On a separate note, you may wish to consult with another attorney before undertaking this matter on your own.
My responses to questions on Avvo are never intended as legal advice and must not be relied upon as legal advice. I give legal advice only in the course of an attorney-client relationship. Exchange of information through Avvo's Questions forum does not establish an attorney-client relationship with me. That relationship is established only by individual consultation and execution of a written agreement for legal services.
California law requires that employers allow employees and former employees access to their personnel files and records that relate to the employee’s performance or to any grievance concerning the employee. Labor Code Section 1198.5 Inspections must be allowed at reasonable times and intervals. To facilitate the inspection, employers must do one of the following: (1) keep a copy of each employee’s personnel records at the place where the employee reports to work, (2) make the personnel records available at the place where the employee reports to work within a reasonable amount of time following the employee’s request, or (3) permit the employee to inspect the records at the location where they are stored with no loss of compensation to the employee.

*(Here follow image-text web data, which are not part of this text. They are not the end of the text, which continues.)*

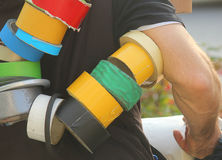 Man carrying colored masking tape. A man who is carrying colored masking tape Royalty Free Stock Images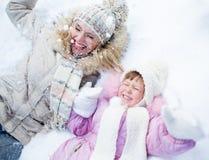 Gelukkig ouder en jong geitje die op sneeuw in de winter liggen Stock Afbeeldingen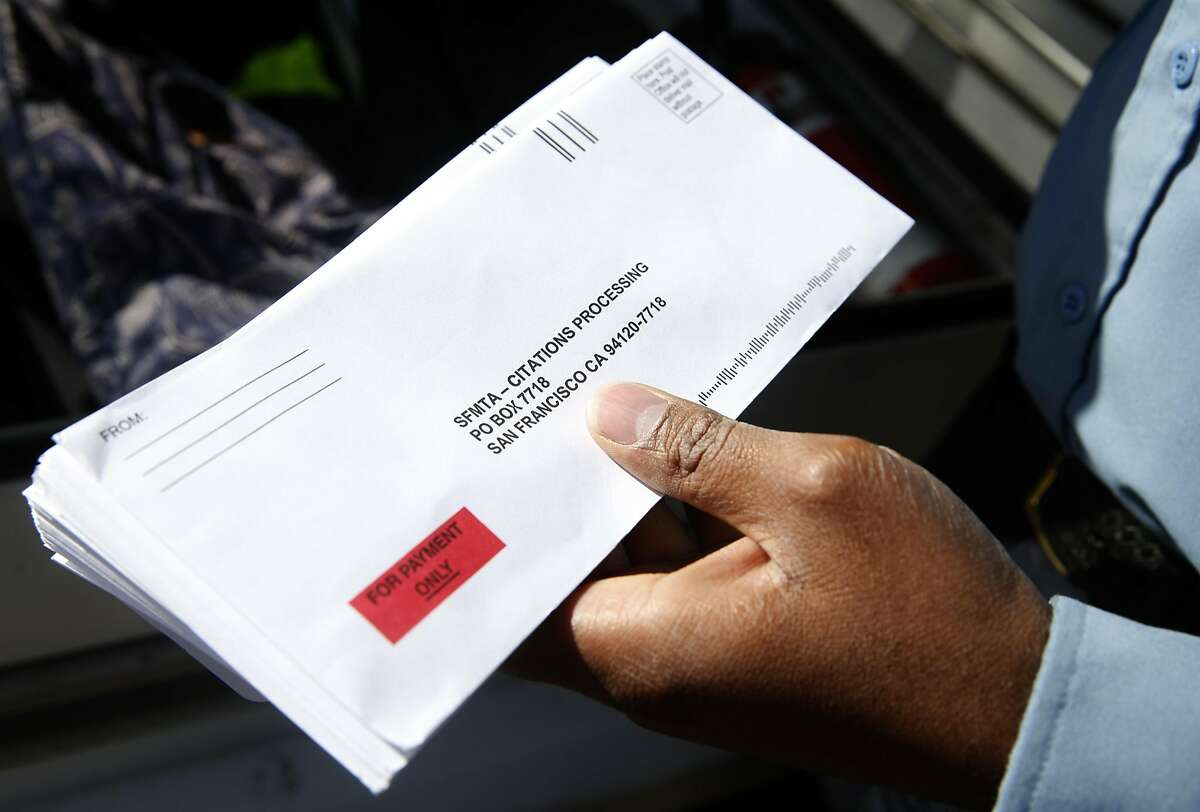 Trevor Adams, a parking control officer for the SFMTA, stocks up on envelopes before issuing parking tickets on Chestnut Street in the Marina District in San Francisco, Calif. on Tuesday, March 21, 2017.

The right to inspect personnel files and records does not apply to records relating to the investigation of a possible criminal offense, letters of reference, or ratings, reports, or records that (a) were obtained prior to the employee’s employment, (b) were prepared by identifiable examination committee members, or (c) were obtained in connection with a promotional exam.
Employees of state agencies, with few exceptions, and public safety officers are exempt from the provisions of Labor Code Section 1198.5. Employers are required to give an employee or job applicant, upon request, a copy of any instrument that the employee or applicant has signed relating to the obtaining or holding of employment. Labor Code Section 432
Employers are required to permit current and former employees to inspect or copy payroll records pertaining to that current or former employee. Labor Code Section 226(b) An employer who receives a written or oral request from a current or former employee to inspect or copy his or her payroll records shall comply with the request as soon as practicable, but no later than 21 calendar days from the date of the request. A failure by an employer to permit a current or former employee to inspect or copy his or her payroll records within the aforementioned 21 calendar day period entitles the current or former employee to recover a penalty from the employer in a civil action. Labor Code Section 226, subdivisions (c) and (f)
Employers are required to keep accurate payroll records on each employee, and such records must be made readily available for inspection by the employee upon reasonable request.
The law has been amended so you may now request a copy of the file, rather than to just inspect it.
Google Labor Code Section 1198.5. You can also ask for a copy of your payroll records. Google Labor Code Section 226.
Yes, you can ask for a copy of your personnel file, every document you signed and all of your wages and hours records (CA Labor Code sections 1198.5, 432 and 226. Also, since you took a medical leave of absence, you may have been subjected to disability discrimination, wrongful termination or retaliation, all of which are unlawful. I encourage you to speak with another Plaintiffs' side wrongful termination attorney about these issues as soon as possible, because statute of limitations may run out barring you from pursuing these claims if you wait.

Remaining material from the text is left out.